Deep learning has been highly successful for natural-language-processing tasks, like interpreting commands on Alexa. But it’s been less successful for information retrieval tasks, like product discovery on Amazon, due to a lack of negative training examples.
It’s relatively easy to teach a deep-learning model that, say, the query “Fire HD 10” matches the product named Fire HD 10. But teaching it that “Fire HD 10 case” and “Fire HD 10 charger” do not match the same product is more subtle and requires a lot of negative training examples. However, identifying and annotating negative examples for every item in a large product catalogue would be a massive undertaking.
This year, at the annual meeting of the Association for Computational Linguistics, my colleagues and I will present a new way to train deep-learning-based product discovery systems by automatically generating negative training examples. In our experiments, this approach improved performance by 16% over the state-of-the-art approach and by 62% over the approach typically used in commercial product discovery systems.
Our technique uses adversarial learning, which in recent years has proved remarkably successful in systems for generating visual images. In a typical adversarial-learning system, a generator that synthesizes data and a discriminator that tries to distinguish real data from synthetic are trained together.
In our case, however, the system is not trying to recognize synthetic examples; it’s simply trying to classify the synthetic examples accurately. This difference allowed us to design a new neural architecture that makes adversarial learning simpler and more efficient.
Match and mismatch
The inputs to our system are a customer query and a product name. The output is a decision about whether the product is a good match for the query.
For such a system, positive training examples are relatively easy to create automatically. Many shoppers who enter the search query “Fire HD 10” may in fact click on links for cases and chargers, but odds are that more will click on the link for the device itself. By aggregating statistics across many customer queries, an automated system can reliably produce examples of well-matched queries and products.
Negative examples are harder. Customers sometimes intentionally click mismatched items (such as cases and chargers after the query “Fire HD 10”), while conversely, a lack of clicks is no guarantee that queries and items are mismatched.
 
    Existing natural-language-processing systems could determine that, for instance “telescope” is a bad match for the query “running shoes”, but a product discovery system wouldn’t learn much from such egregiously mismatched examples. Our goal: develop a generator that would automatically produce more challenging negative examples, such as the product “hiking shoes” mismatched with the query “running shoes”.

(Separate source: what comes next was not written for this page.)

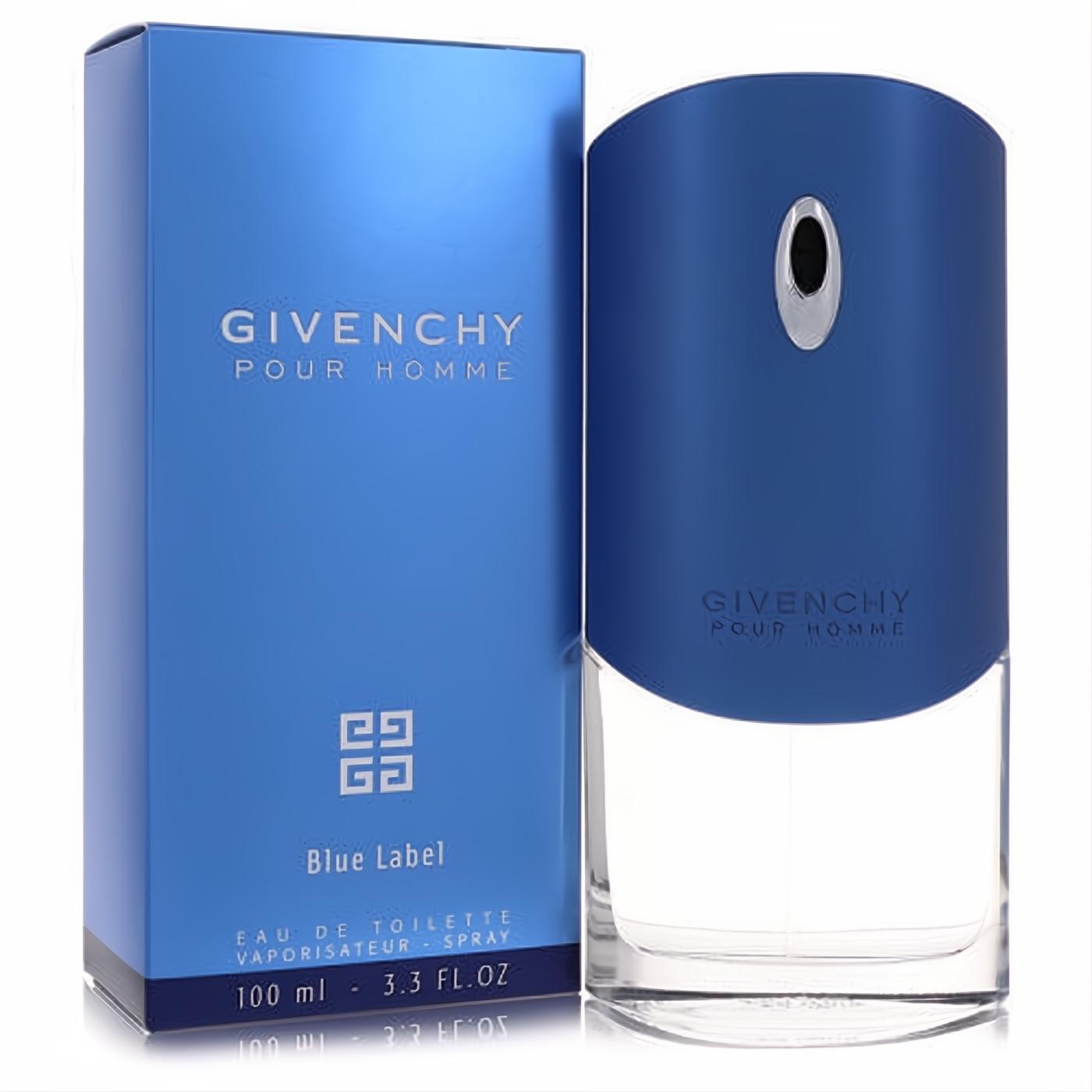 Elevate your style with Givenchy Blue Label 3.3 oz EDT for men. Features a sleek matte blue box and a modern blue and clear glass bottle.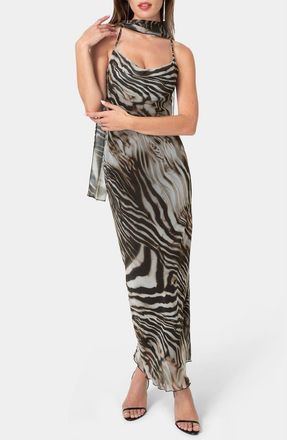 Bebe Print Chiffon Cowl Maxi Dress in Brown Multi at Nordstrom Rack, Size X-Large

Hence our use of adversarial learning. During training, we feed our network automatically labeled positive examples. On a random basis, it chooses some of them for conversion to negative examples. The generator overwrites half of the example — the query — and changes its label from “match” to “mismatch”.

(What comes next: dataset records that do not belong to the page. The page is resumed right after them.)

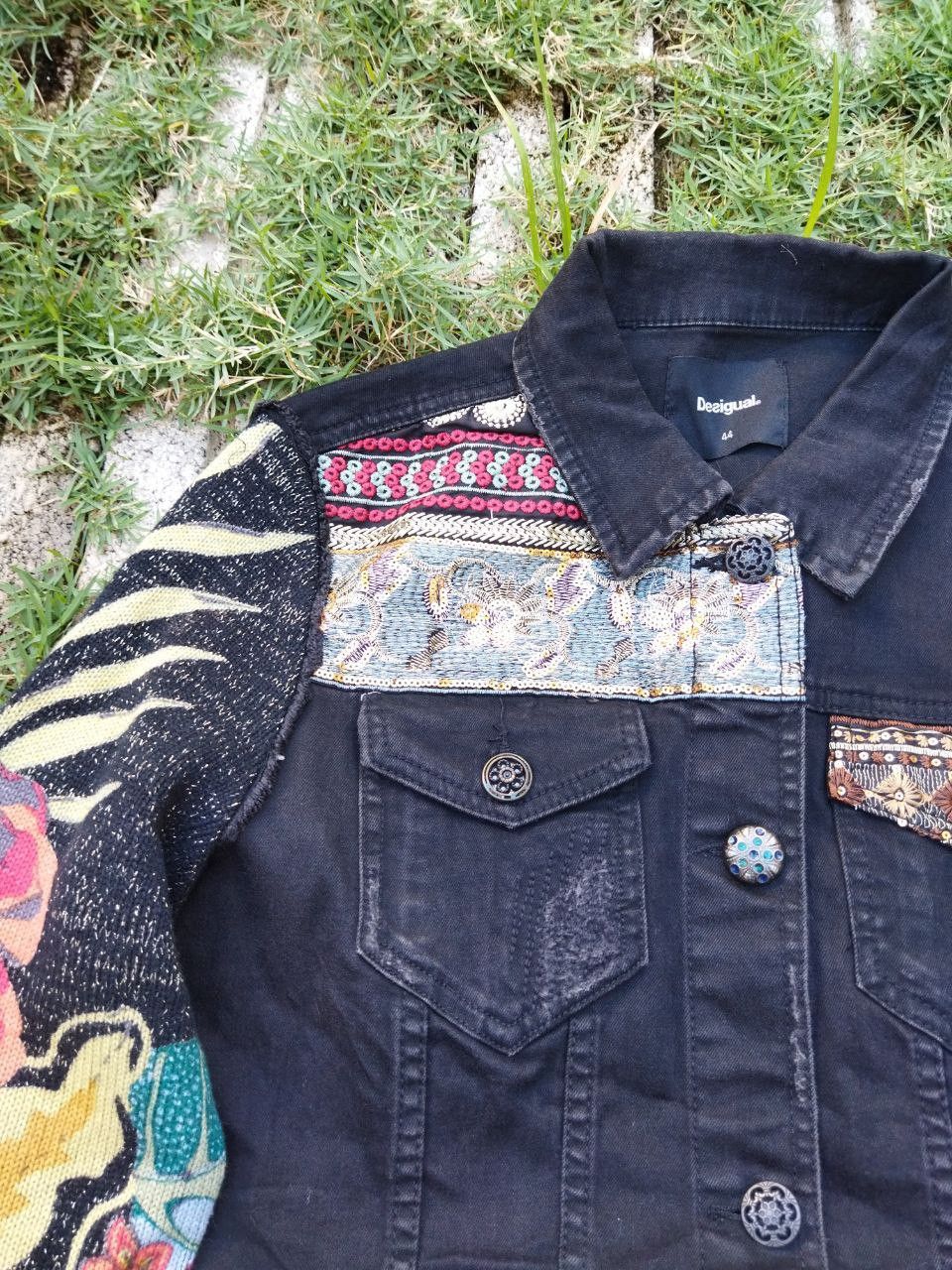 Desigual Desigual Stretch Distressed Look Denim Jacket Size M / US 6-8 / IT 42-44 - 7 Thumbnail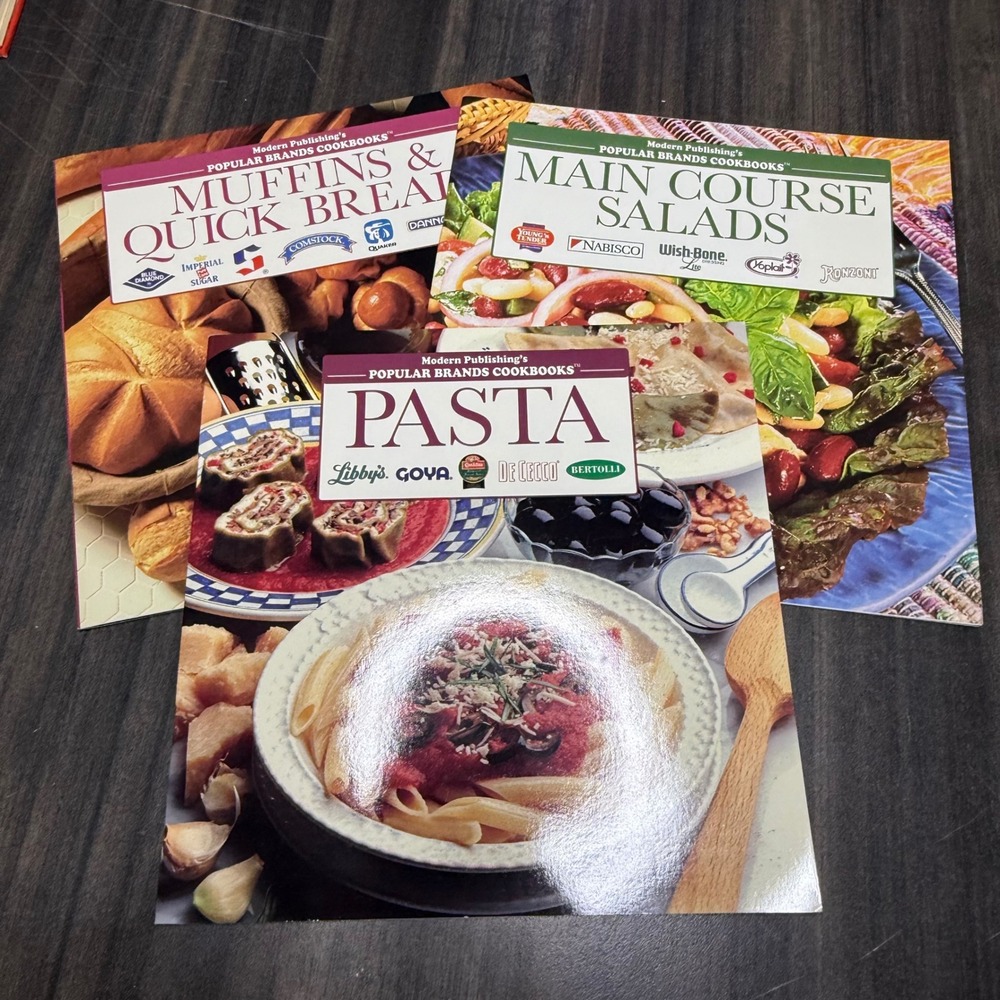 Lot of 3 Cookbooks Pasta Salads Muffins Quick Breads Recipes Modern Publishing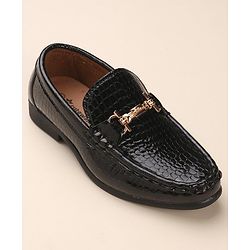 Cute Walk by Babyhug Slip On Formal & Partywear Shoes with Applique - Black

In a typical application of adversarial learning, the generator and discriminator are simultaneously trained on competing objectives, which complicates the machine learning process. In our case, however, we simply switch back and forth between objectives during training.
 
    Moreover, the switch mechanism is a set of simple arithmetic operations performed within the network, which means that we can train the network using the standard machine learning algorithm (back-propagation).
Another key to our network is the attention layer that immediately precedes the classification layer. The attention layer learns to concentrate the classifier’s attention on elements of both the query and the product name that are particularly important for assessing matches.
For instance, if the query is “Fire HD 10 case”, and the matched product is a Fire HD 10 case, the attention layer will give greater weight to the word “case” than to the word “Fire”, since “case” better distinguishes the query from other queries relating to Fire tablets.
 
    In experiments, we compared our model to four others, including gradient-boosted decision trees, which are commonly used in the product discovery space, and MatchPyramid, a model proposed four years ago that has been shown to significantly outperform other models on matching tasks.
We measured performance using two different metrics, both of which factor in both false positives and false negatives: F1 scores and area under the precision-recall curve (APR). MatchPyramid was the best-performing of the baselines, but our model surpassed it by 16% on F1 score and 8% on APR. Compared to gradient-boosted decision trees, our model’s improvements were 62% on F1 score and 57% on APR.